L’objectif était de découvrir les différents aménagements réalisés par la métropole dans le cadre de la trame verte et bleue.

Les stagiaires ont pu visiter trois sites différents insérés dans un même corridor écologique sur la commune de Villers-lès-Nancy :

- Le jardin botanique Jean Marie Pelt

Celui-ci avait une vocation purement universitaire et s’est progressivement ouvert au public.

De nombreuses espèces floristiques du monde entier y sont installées.
Les stagiaires ont pu voir la transformation d’une ancienne réserve incendie en bassin.
L’originalité de ce bassin est sa structuration en pallier, support favorable à une grande diversité floristique.

Par ailleurs, la végétation des berges est venue spontanément et rapidement.

Ce bassin a également pour objectif d’abriter une richesse faunistique tels que les batraciens (crapauds, salamandres, tritons crêtés etc.…), les insectes (14 espèces d’odonates présentes).

Ce bassin s’insère dans la trame bleue.

Au sein du jardin botanique des zones de refuge (absence de fauchage) sont installées afin d’assurer une continuité terrestre.



- Le parc de Rémicourt
Dans ce parc, les stagiaires ont pu voir la création de deux mares en série. Cependant des problèmes sont apparus suite au manque de suivi des projets réalisés, comme le tarissement de la source dû à des travaux en amont, l’absence de végétalisation des berges et l’étanchéité des deux mares. Plusieurs matériaux (bâche, argile et bentonite) pourraient être utilisés pour refaire l’étanchéité des mares.


- Le parc de Brabois

La particularité de ce parc est qu’il a subi la tempête de 1999 et afin d’entretenir les espaces ré ouverts de l’éco pâturage a été mis en place.
Les stagiaires ont pu voir la mise en place de mesures compensatoires pour les hirondelles suite à la restauration du château présent dans le parc. Celles-ci consistent en la pose de nids artificiels et la création d’un « espace de boue » pour qu’elles puissent construire des nids naturels (une hirondelle a besoin d’environ 2000 boulettes de boue pour construire un nid https://moselle.lpo.fr/spip.php?article19).
De plus, ce parc est situé dans un corridor de milieux thermophiles, ainsi des murets de pierres sèches sont réalisés dans le but de stabiliser les buttes de terres et accueillent de nombreux insectes et reptiles.
Enfin des nichoirs pour chiroptères, oiseaux et chouettes ont été installés afin de permettre leur présence notamment pour la période estivale.
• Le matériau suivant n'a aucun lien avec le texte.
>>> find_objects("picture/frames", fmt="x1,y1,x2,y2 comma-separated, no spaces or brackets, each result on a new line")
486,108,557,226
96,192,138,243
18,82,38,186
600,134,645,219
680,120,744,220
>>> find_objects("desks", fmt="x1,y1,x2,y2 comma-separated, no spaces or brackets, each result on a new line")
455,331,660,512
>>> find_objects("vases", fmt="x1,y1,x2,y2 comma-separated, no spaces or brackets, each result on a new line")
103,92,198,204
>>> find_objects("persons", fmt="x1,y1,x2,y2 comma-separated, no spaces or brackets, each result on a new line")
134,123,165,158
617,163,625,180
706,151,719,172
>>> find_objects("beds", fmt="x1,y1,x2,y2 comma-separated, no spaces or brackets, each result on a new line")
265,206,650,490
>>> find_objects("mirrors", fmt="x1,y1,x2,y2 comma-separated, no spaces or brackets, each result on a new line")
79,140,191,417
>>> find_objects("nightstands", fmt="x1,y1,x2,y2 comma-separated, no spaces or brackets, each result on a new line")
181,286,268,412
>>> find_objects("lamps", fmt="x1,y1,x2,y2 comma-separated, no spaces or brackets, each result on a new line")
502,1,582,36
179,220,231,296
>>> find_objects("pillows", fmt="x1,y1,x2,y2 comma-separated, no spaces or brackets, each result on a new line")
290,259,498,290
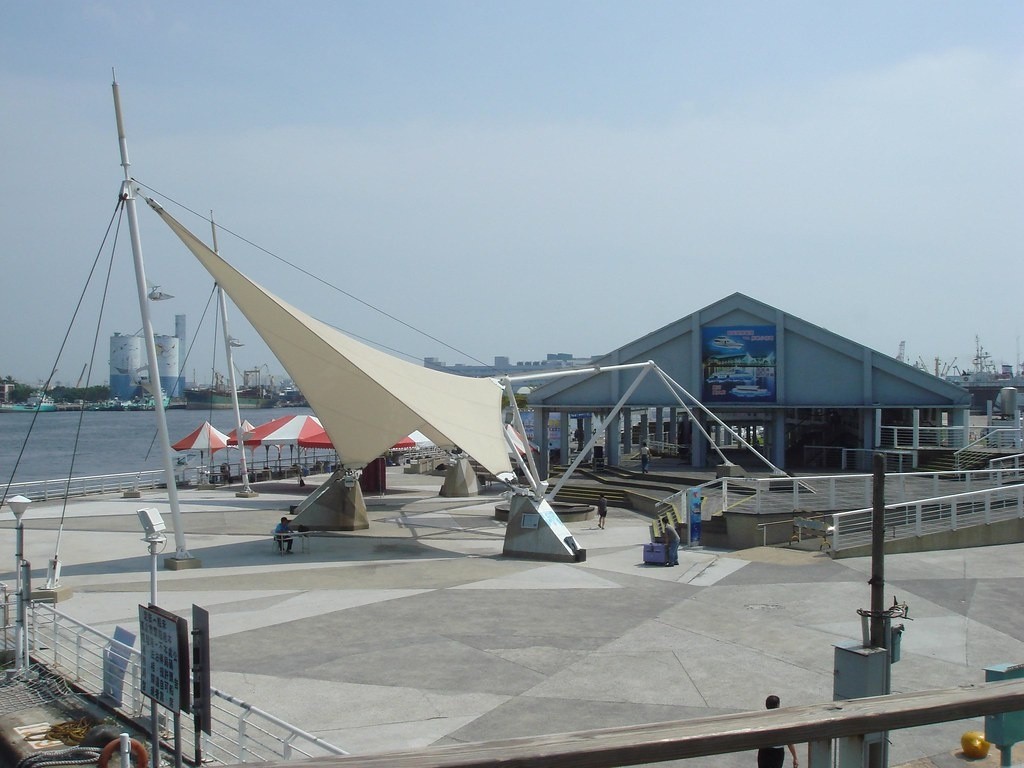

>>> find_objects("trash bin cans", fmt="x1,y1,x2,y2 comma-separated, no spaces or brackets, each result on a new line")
891,623,905,664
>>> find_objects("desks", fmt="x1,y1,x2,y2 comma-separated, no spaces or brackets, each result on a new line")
206,473,224,484
249,469,262,482
274,530,321,556
305,463,314,475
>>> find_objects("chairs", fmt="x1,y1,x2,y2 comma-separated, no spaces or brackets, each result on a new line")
271,529,293,555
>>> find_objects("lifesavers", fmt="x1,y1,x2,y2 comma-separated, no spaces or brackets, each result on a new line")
99,737,146,768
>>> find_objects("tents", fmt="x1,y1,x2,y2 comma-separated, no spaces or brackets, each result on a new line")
504,424,538,480
227,414,440,486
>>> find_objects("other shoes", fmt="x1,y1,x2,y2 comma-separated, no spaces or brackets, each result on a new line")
602,527,604,529
280,548,284,552
665,564,674,567
286,550,293,554
598,524,601,528
674,563,679,565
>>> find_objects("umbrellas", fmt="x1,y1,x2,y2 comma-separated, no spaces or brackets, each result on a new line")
170,415,256,484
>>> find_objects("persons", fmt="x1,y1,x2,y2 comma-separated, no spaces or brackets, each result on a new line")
640,442,651,473
691,491,701,542
660,517,680,567
757,695,799,768
598,493,608,529
274,516,295,553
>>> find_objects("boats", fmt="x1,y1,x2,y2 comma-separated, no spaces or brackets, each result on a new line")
128,388,169,411
0,390,58,412
182,362,276,409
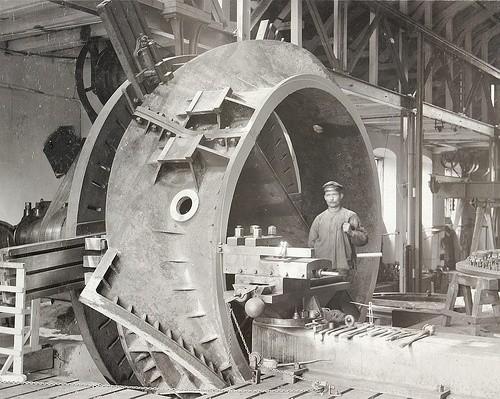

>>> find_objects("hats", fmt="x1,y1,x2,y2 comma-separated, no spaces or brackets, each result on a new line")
323,181,343,193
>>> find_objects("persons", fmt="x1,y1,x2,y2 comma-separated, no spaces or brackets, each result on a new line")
307,182,370,303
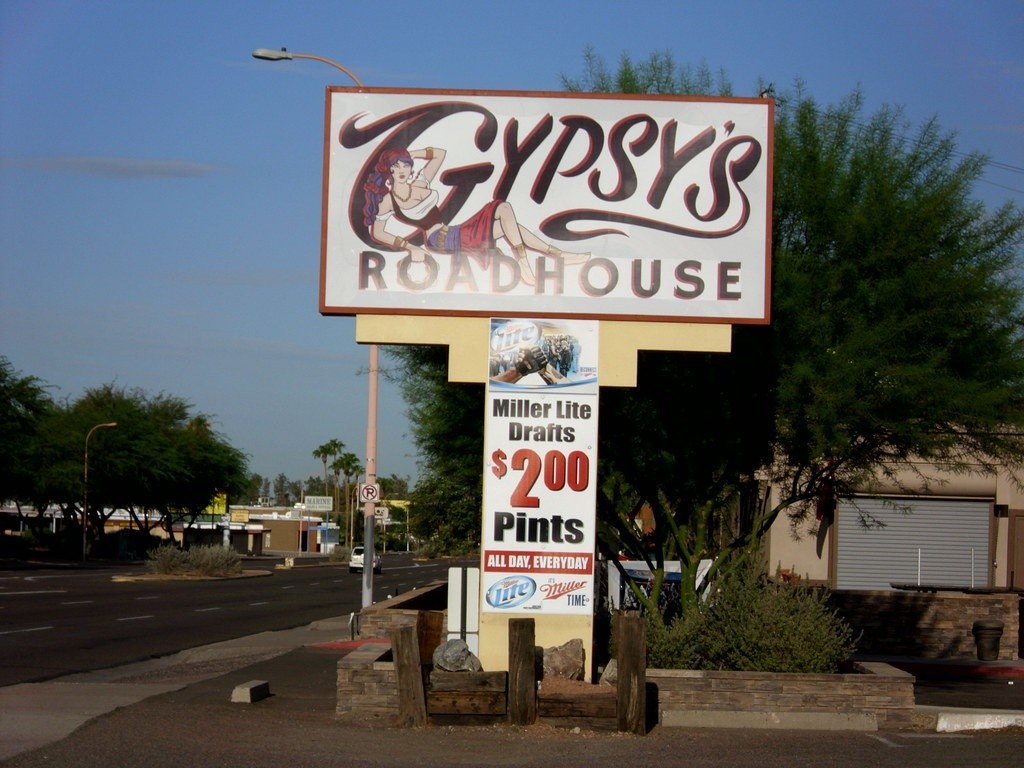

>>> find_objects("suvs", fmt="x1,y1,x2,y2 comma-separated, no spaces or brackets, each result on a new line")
348,546,383,574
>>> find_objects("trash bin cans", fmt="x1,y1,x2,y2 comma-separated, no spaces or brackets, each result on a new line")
971,620,1005,661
Les différents projets réalisés montrent l’importance du maintien des continuités écologiques à proximité et au sein des milieux urbains. Cependant il n’est pas possible de choisir les espèces qui empruntent ce corridor, des problématiques liées aux espèces exotiques envahissantes et à d’autres espèces telles que le sanglier peuvent apparaître.